See Also: - Dataset.recreate_overviews: Recreate the dataset overviews if they exist - Dataset.get_overview: Get an overview of a band - Dataset.overview_count: Number of overviews - Dataset.read_overview_array: Read overview values - Dataset.plot: Plot a band

Source code in src/pyramids/dataset/engines/io.py

def create_overviews(
    self,
    resampling_method: str = "nearest",
    overview_levels: list | None = None,
) -> None:
    """Create overviews for the dataset.
    Args:
        resampling_method (str):
            The resampling method used to create the overviews. Possible values are
            "NEAREST", "CUBIC", "AVERAGE", "GAUSS", "CUBICSPLINE", "LANCZOS", "MODE",
            "AVERAGE_MAGPHASE", "RMS", "BILINEAR". Defaults to "nearest".

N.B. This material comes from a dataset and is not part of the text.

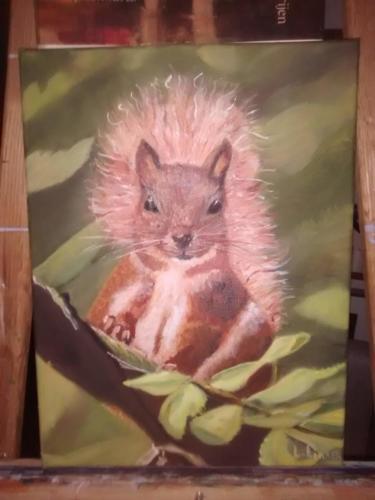 Eekhoorn / Klik voor een vergroting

        overview_levels (list, optional):
            The overview levels. Restricted to typical power-of-two reduction factors. Defaults to [2, 4, 8, 16,
            32].
    Returns:
        None:
            Creates internal or external overviews depending on the dataset access mode. See Notes.
    Notes:
        - External (.ovr file): If the dataset is read with `read_only=True` then the overviews file will be created
          as an external .ovr file in the same directory of the dataset.
        - Internal: If the dataset is read with `read_only=False` then the overviews will be created internally in
          the dataset, and the dataset needs to be saved/flushed to persist the changes to disk.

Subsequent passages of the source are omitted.